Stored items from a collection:
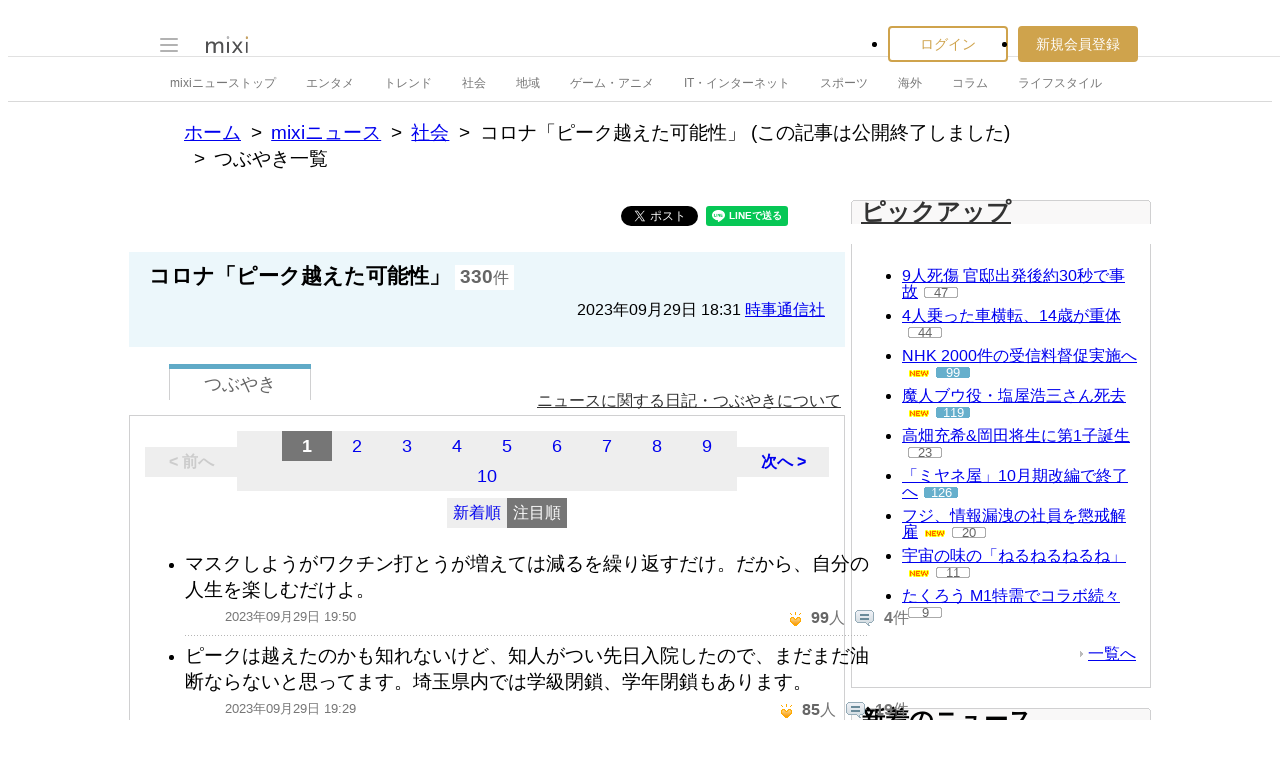

--- FILE ---
content_type: text/html; charset=utf-8
request_url: https://www.google.com/recaptcha/api2/aframe
body_size: 267
content:
<!DOCTYPE HTML><html><head><meta http-equiv="content-type" content="text/html; charset=UTF-8"></head><body><script nonce="pl5hS3Kz8dVSjTHYsicfMw">/** Anti-fraud and anti-abuse applications only. See google.com/recaptcha */ try{var clients={'sodar':'https://pagead2.googlesyndication.com/pagead/sodar?'};window.addEventListener("message",function(a){try{if(a.source===window.parent){var b=JSON.parse(a.data);var c=clients[b['id']];if(c){var d=document.createElement('img');d.src=c+b['params']+'&rc='+(localStorage.getItem("rc::a")?sessionStorage.getItem("rc::b"):"");window.document.body.appendChild(d);sessionStorage.setItem("rc::e",parseInt(sessionStorage.getItem("rc::e")||0)+1);localStorage.setItem("rc::h",'1769583201517');}}}catch(b){}});window.parent.postMessage("_grecaptcha_ready", "*");}catch(b){}</script></body></html>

Exercise brief:
Give every entry back unchanged, with no pictures.

Reply:
--- FILE ---
content_type: text/html; charset=utf-8
request_url: https://www.google.com/recaptcha/api2/aframe
body_size: 267
content:
<!DOCTYPE HTML><html><head><meta http-equiv="content-type" content="text/html; charset=UTF-8"></head><body><script nonce="pl5hS3Kz8dVSjTHYsicfMw">/** Anti-fraud and anti-abuse applications only. See google.com/recaptcha */ try{var clients={'sodar':'https://pagead2.googlesyndication.com/pagead/sodar?'};window.addEventListener("message",function(a){try{if(a.source===window.parent){var b=JSON.parse(a.data);var c=clients[b['id']];if(c){var d=document.createElement('img');d.src=c+b['params']+'&rc='+(localStorage.getItem("rc::a")?sessionStorage.getItem("rc::b"):"");window.document.body.appendChild(d);sessionStorage.setItem("rc::e",parseInt(sessionStorage.getItem("rc::e")||0)+1);localStorage.setItem("rc::h",'1769583201517');}}}catch(b){}});window.parent.postMessage("_grecaptcha_ready", "*");}catch(b){}</script></body></html>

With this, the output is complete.